Instructions:
a – Answer these three questions using the interview about big data in personalized medicine, each in one short line:
(i) How much compressed data do sequencing machines generate for a single individual?
(ii) In what year was Strand conceived, and by how many founders?
(iii) What two things does the Avadis platform specialize at?
b – Name every organization mentioned in the interview about big data in personalized medicine.
c – Carry on the interview about big data in personalized medicine from the point where it stops.

Passage shown:
□ □ □ □

HasGeek is organizing The Fifth Elephant, a community powered conference designed to encourage thinking about big data ecosystem. As excitement builds for the event, Analytics India Magazine will interview conference speakers about the talks that they are going to deliver.
First in the series is Ramesh Hariharan from Strand Life Sciences, who is speaking on “Big Data Challenges in Personalized Medicine”.
AIMAnalytics India Magazine: You are speaking at The Fifth Elephant about genomic measurement and Big Data Challenges in Personalized Medicine. Could you tell us what you mean by that?
RHRamesh Hariharan: We are at the threshold of a major revolution in health care: thanks to two decades of explosive research in tools and techniques that interrogate living cells at the molecular level, doctors will soon have an invaluable tool added to their arsenal to help diagnose and cure disease, i.e., the genome of the patient. Several success stories have already emerged, for instance, a little boy who needed several futile operations before sequencing his genome indicated a defect in the immune system, which was then solved with a blood transplant.
The genome and its associated paraphernalia is quite large and that naturally calls for Big Data techniques to manage and deliver genomic information to clinicians, consumers, and researchers. To just give you a feel, sequencing machines generate upwards of 150GB of compressed data for a single individual and analysing this data is equivalent to sifting through 30 finely shredded copies of a 200,000 page telephone directory!
AIM: Could you provide some insights into the award winning Avadis® platform by Strand Life Sciences?
RH: Avadis was conceptualized as a data analytical platform for data resulting from Life Sciences experiments. It specializes at making large amounts of data visually accessible to scientists and at bringing together analytical methods with knowledge mined from literature for effective discovery. Over the last several years, Avadis has fuelled several thousand discoveries published in scientific literature and is the leading platform worldwide on this score.
AIM: How was Strand Life Sciences incepted, how has it evolved over years and what is the next step?
RH: Strand was conceived in 2000 by 4 founders, all faculty at the Indian Institute of Science. Strand’s vision was to bring together the best of Computer Science and the best of Biology to further research in understanding how life works, and in using this research for better health. In the last 10 years, Strand has achieved a leading position worldwide providing analytical tools for biological research. The next 5 years will see Strand broaden its activities towards clinical applications, i.e., applying genomics knowledge to avoid or better treat diseases.
AIM: Though you would be speaking about it in your talk, can you briefly provide an overview of techniques in handling large volumes of genomic data?
AIM: A brief overview of how genomic measurement has evolved over time?

□ □ □ □

Data for analysis:
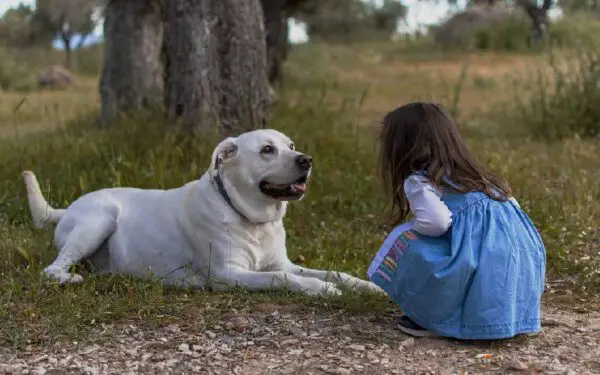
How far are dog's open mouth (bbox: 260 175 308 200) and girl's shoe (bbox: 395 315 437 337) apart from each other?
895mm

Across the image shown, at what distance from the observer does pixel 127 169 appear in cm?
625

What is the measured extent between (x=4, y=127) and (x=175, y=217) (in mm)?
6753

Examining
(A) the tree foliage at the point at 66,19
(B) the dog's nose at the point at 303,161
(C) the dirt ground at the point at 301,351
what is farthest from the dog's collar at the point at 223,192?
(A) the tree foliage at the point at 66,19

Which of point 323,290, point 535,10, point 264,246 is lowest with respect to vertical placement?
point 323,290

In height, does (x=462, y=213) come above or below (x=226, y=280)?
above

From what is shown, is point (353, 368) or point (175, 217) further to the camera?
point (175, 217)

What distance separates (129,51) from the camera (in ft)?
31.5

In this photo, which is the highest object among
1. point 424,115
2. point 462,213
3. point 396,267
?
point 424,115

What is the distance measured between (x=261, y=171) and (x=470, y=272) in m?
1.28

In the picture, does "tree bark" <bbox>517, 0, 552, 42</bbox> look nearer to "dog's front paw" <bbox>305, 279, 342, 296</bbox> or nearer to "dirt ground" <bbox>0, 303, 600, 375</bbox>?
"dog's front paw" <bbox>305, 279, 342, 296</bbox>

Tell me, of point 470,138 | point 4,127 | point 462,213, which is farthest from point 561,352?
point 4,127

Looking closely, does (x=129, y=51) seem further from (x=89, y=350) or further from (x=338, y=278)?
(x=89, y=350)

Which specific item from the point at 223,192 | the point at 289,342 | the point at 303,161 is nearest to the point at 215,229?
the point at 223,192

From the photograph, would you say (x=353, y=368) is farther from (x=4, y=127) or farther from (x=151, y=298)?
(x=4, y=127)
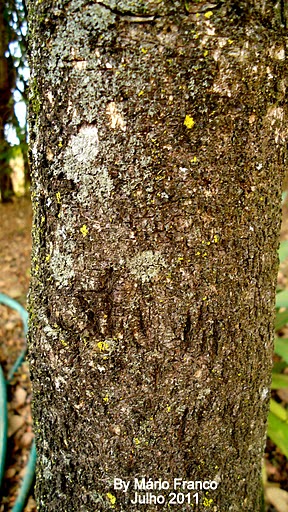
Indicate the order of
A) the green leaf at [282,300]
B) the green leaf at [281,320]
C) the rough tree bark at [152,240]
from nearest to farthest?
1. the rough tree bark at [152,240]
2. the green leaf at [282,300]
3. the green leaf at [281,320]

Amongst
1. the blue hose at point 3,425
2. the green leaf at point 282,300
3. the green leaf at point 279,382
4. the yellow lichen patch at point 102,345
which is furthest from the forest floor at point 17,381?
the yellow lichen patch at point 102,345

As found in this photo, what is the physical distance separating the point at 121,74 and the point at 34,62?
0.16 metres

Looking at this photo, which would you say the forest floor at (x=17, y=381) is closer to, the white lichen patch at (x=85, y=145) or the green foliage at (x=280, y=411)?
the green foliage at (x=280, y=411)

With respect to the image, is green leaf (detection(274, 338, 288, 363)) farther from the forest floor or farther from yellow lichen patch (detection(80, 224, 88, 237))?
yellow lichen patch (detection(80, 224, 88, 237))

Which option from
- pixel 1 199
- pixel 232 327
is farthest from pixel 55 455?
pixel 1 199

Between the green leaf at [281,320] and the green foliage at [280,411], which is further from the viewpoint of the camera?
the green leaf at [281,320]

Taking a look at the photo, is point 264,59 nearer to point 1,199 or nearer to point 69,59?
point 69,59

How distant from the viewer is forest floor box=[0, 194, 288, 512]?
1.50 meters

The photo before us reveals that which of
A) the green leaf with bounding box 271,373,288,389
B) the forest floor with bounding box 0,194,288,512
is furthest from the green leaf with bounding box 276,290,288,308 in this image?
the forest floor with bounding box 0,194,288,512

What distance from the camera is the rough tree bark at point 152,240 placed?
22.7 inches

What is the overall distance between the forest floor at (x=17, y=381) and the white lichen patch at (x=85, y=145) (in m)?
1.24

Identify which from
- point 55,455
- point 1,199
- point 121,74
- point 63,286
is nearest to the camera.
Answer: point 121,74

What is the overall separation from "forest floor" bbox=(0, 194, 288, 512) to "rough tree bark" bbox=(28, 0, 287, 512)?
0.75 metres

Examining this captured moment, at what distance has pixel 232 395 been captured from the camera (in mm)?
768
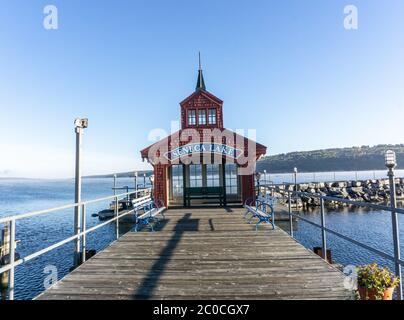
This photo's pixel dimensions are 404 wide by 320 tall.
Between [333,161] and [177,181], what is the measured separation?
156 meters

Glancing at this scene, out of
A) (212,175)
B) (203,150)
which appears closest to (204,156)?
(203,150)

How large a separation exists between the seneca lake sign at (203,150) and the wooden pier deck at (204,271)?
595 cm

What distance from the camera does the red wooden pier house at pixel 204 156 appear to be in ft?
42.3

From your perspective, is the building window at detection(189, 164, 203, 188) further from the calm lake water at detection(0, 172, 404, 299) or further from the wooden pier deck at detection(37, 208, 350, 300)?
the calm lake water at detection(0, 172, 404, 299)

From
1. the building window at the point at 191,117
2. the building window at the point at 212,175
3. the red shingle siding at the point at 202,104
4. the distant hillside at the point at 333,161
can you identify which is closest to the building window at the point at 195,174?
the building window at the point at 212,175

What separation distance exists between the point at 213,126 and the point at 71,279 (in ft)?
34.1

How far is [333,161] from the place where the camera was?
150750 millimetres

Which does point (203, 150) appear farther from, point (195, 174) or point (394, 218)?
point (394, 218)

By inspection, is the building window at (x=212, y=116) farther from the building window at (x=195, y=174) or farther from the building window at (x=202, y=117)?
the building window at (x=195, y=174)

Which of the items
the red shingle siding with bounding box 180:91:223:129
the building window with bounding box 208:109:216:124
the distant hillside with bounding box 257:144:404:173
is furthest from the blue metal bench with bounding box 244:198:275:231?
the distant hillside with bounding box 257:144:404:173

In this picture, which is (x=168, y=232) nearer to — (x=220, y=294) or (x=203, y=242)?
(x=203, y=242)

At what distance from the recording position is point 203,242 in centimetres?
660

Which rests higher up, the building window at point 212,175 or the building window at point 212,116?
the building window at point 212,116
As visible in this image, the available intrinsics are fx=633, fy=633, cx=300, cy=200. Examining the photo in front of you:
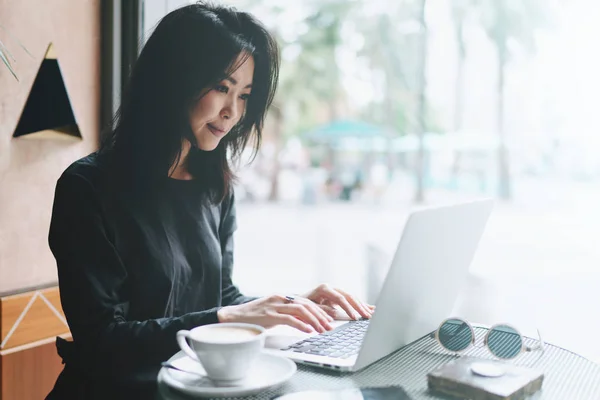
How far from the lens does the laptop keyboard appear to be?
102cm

□ □ □ □

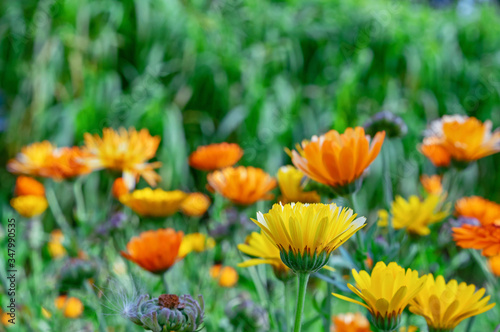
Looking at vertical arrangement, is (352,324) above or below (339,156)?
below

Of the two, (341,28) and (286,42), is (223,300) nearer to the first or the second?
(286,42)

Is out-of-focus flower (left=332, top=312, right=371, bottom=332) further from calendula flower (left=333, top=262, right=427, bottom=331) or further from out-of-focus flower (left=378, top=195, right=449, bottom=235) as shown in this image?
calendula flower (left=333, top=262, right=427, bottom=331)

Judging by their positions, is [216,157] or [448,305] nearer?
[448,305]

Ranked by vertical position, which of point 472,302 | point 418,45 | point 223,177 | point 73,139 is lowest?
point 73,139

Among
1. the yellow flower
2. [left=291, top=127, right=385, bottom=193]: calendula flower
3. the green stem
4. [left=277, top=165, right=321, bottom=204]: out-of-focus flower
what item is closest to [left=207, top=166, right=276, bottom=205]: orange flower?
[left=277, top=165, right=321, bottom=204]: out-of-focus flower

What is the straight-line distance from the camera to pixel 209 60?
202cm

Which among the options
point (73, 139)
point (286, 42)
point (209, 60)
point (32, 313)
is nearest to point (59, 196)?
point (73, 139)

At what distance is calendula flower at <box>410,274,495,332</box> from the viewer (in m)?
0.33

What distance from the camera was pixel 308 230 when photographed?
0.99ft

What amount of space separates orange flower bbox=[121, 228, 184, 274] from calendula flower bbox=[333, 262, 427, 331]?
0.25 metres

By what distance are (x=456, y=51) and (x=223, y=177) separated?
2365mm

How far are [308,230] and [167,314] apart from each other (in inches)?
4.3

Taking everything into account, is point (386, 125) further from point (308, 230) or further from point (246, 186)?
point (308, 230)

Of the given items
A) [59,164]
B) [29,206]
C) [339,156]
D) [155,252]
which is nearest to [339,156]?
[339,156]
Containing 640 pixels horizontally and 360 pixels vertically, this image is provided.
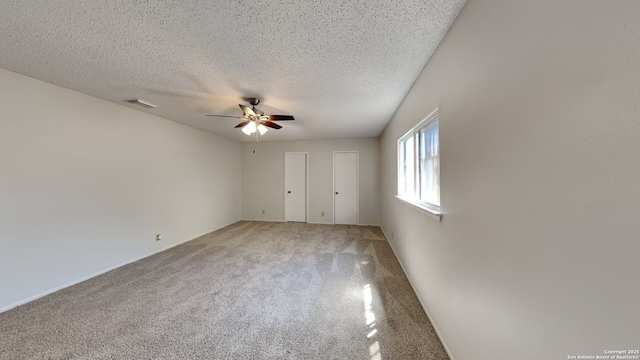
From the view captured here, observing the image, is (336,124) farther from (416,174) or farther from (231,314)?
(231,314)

□ □ □ □

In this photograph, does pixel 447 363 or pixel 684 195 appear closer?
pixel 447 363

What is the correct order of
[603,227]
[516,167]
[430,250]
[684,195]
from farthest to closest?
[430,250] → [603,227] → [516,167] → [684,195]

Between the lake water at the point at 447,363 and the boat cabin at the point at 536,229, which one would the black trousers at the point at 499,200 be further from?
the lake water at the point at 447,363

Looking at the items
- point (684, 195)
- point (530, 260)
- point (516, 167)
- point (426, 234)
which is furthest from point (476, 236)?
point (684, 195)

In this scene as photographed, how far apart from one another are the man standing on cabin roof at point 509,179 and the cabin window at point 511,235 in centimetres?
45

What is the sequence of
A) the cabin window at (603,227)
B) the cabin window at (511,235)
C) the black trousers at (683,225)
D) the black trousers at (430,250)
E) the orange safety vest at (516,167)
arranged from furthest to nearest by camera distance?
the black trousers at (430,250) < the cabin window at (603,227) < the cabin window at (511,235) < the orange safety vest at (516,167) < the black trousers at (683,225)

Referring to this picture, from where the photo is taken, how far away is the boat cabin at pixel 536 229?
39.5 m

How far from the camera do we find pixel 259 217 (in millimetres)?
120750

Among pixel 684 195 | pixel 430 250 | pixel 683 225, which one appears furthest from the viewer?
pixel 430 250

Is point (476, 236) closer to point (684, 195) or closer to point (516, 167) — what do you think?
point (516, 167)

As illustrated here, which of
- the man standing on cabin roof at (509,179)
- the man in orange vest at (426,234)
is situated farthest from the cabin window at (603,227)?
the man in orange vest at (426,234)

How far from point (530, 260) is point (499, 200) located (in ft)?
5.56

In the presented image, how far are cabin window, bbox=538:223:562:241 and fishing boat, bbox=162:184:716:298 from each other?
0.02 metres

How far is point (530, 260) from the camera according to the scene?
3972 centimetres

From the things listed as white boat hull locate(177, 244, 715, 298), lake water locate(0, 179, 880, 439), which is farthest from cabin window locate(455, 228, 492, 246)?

□ □ □ □

Task-by-task results:
a –
(i) Upwards of 150GB.
(ii) In 2000, by 4 founders.
(iii) Making large amounts of data visually accessible to scientists, and bringing together analytical methods with knowledge mined from literature for effective discovery.

b – HasGeek, Analytics India Magazine, Strand Life Sciences, Indian Institute of Science

c –
RH: The microscope was invented in the 1500’s. It allowed us to see microbes and cells and some cellular features like the nucleus but not much more. In the 1800s, chemists figured out the nucelus contained a substance rich in phosphorus and nitrogen, and simultaneously, great observations made by Mendel and Darwin showed that this material was the basis for heredity and for individual variations. It wasn’t until the 1950’s that the gross structure of this DNA was determined, and even much later in the 1970s that the program encoded by this DNA could be read, albeit on a small scale. Continuous improvements lead to the whole human genome being read in 2002. This was DNA pooled from 5 individuals and sequencing took hundreds of millions of dollars; this clearly didn’t scale to sequencing individuals. Further technology improvements over the last few years have brought the cost down to a few thousand dollars now (and everyone expects the cost to be below $1000 soon), making it now possible to sequence large numbers of individuals and study individual variations.
AIM: Would you like to share any example of a data driven insight that converted to huge success story in this area?
RH: A few recent examples
There is disease called CHIME disease characterized by holes in the eye, scaling of skin, mental retardation, and ear anomalies or epilepsy. Researchers used our tools to sequence individuals with this disease and identify the causative mutation in the PIGL gene. In each case, both parents had one copy of the mutation (so they were carriers), which the affected patients had two copies, one from each parent. Now that the causative mutation is known, it is possible to screen couples who are carriers so this disease can effectively be abolished.
Another example is a young boy with a digestive system disorder who couldn’t tolerate whatever he ate. A 100 operations were done on him in vain. Finally, they sequenced his genome, found an unusual mutation in the XIAP gene which pointed to an immune system problem; this suggested a cord blood transplant, which worked and the boy is now steady and growing up healthy.
AIM: What challenges have handling genome data posed for your team?
RH: Multi-disciplinarity is a challenge: handling genome data requires really skilled Computer Scientists as well as good biologists. It requires making the right algorithmic choices, the right hardware platform choices, and the right methods to interpret results. This being an emerging and highly dynamic area, one has to evolve with the field and learn at a fast rate. All of these are challenges that make this area very lively.